### WHAT YOU SHOULD DO
Each entry in the listing below should be restated word for word.

--

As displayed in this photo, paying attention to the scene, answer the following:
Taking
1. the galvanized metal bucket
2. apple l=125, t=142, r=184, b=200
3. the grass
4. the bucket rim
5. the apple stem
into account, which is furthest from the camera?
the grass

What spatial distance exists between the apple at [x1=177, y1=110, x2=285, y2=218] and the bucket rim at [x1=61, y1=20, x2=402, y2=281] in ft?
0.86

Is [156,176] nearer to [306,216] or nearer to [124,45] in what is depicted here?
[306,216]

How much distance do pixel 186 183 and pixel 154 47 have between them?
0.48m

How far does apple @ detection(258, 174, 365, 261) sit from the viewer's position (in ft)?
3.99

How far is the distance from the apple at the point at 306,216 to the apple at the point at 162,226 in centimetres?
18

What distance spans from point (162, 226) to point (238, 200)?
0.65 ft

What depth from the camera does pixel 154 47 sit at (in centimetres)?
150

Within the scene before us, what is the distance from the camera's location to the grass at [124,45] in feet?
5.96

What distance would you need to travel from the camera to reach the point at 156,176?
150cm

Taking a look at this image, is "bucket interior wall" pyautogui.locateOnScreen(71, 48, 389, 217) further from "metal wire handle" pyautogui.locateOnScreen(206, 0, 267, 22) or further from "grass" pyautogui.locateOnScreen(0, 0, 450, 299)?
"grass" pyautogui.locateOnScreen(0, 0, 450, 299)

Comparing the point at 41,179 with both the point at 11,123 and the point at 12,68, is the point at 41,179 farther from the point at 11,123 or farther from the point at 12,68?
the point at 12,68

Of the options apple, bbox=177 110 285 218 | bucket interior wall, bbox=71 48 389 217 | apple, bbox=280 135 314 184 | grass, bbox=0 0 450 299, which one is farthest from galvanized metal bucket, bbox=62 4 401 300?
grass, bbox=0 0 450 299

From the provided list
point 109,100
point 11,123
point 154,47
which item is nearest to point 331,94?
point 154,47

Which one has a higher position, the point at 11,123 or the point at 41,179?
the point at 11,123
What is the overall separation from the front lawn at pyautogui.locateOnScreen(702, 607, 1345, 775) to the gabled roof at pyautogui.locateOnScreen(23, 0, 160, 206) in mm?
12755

--

### WRITTEN RESPONSE
As displayed in this photo, paying attention to the scene, answer the following:
Taking
1. the galvanized metal bucket
2. apple l=125, t=142, r=184, b=200
3. the grass
4. the bucket rim
5. the apple stem
into account, which is furthest from the camera?
the grass

What spatial distance exists between the apple at [x1=177, y1=110, x2=285, y2=218] and the bucket rim at [x1=61, y1=20, x2=402, y2=281] in ft?
0.86

Is [156,176] nearer to [306,216] or nearer to [124,45] in what is depicted here?
[306,216]

How much distance do pixel 186 183 and pixel 154 47 have between them?
0.48m

How far does apple @ detection(258, 174, 365, 261) sit from the viewer's position (in ft)?
3.99

How far is the distance from the apple at the point at 306,216 to the apple at the point at 162,226 in centimetres?
18

What distance spans from point (162, 226) to point (238, 200)?
0.65 ft

What depth from the camera does pixel 154 47 sit at (in centimetres)?
150

Within the scene before us, what is the distance from the camera's location to the grass at [124,45] in feet?
5.96

What distance would you need to travel from the camera to reach the point at 156,176?
150cm

Taking a look at this image, is "bucket interior wall" pyautogui.locateOnScreen(71, 48, 389, 217) further from "metal wire handle" pyautogui.locateOnScreen(206, 0, 267, 22) or further from "grass" pyautogui.locateOnScreen(0, 0, 450, 299)?
"grass" pyautogui.locateOnScreen(0, 0, 450, 299)

Comparing the point at 41,179 with both the point at 11,123 and the point at 12,68, is the point at 41,179 farther from the point at 11,123 or farther from the point at 12,68?
the point at 12,68

Of the options apple, bbox=177 110 285 218 | bucket interior wall, bbox=71 48 389 217 | apple, bbox=280 135 314 184 | grass, bbox=0 0 450 299, which one is farthest from galvanized metal bucket, bbox=62 4 401 300?
grass, bbox=0 0 450 299

From the provided list
point 109,100
point 11,123
point 154,47
which item is nearest to point 331,94?
point 154,47

Which one has a higher position, the point at 11,123 or the point at 41,179?
the point at 11,123
What is the overall separation from the front lawn at pyautogui.locateOnScreen(702, 607, 1345, 775) to the gabled roof at pyautogui.locateOnScreen(23, 0, 160, 206) in mm?
12755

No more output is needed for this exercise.